The problem ▸ Take the entries that follow and return exactly the lines from the one holding "genus: Aepyceros" through the one holding "A: Mouse (Mus).", both included. Nothing else is needed.

>>>

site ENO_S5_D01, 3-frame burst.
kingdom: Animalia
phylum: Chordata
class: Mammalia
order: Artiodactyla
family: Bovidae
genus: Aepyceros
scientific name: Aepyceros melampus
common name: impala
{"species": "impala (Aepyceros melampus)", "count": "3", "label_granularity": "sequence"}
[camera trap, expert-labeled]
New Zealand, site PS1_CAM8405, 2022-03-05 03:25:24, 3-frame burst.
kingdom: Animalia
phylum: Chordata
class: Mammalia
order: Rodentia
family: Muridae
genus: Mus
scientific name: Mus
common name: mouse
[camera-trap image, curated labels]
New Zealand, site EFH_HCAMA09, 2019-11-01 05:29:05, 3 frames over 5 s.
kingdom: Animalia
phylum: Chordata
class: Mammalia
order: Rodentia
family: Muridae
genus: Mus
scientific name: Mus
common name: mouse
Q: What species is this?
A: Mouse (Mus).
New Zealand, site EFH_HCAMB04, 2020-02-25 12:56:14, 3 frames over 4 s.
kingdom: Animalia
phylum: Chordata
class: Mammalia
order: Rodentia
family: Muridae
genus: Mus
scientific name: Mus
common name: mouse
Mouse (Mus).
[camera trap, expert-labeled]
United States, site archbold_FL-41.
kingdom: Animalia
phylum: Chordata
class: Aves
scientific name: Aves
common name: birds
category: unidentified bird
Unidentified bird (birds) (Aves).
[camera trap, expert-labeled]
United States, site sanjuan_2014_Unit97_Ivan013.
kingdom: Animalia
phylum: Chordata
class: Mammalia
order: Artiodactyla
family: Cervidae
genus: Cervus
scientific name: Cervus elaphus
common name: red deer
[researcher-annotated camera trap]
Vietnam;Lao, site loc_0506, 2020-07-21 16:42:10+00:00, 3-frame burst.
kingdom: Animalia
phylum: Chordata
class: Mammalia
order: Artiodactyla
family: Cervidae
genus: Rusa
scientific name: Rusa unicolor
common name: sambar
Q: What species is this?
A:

<<<

Response for this exercise ▸
genus: Aepyceros
scientific name: Aepyceros melampus
common name: impala
{"species": "impala (Aepyceros melampus)", "count": "3", "label_granularity": "sequence"}
[camera trap, expert-labeled]
New Zealand, site PS1_CAM8405, 2022-03-05 03:25:24, 3-frame burst.
kingdom: Animalia
phylum: Chordata
class: Mammalia
order: Rodentia
family: Muridae
genus: Mus
scientific name: Mus
common name: mouse
[camera-trap image, curated labels]
New Zealand, site EFH_HCAMA09, 2019-11-01 05:29:05, 3 frames over 5 s.
kingdom: Animalia
phylum: Chordata
class: Mammalia
order: Rodentia
family: Muridae
genus: Mus
scientific name: Mus
common name: mouse
Q: What species is this?
A: Mouse (Mus).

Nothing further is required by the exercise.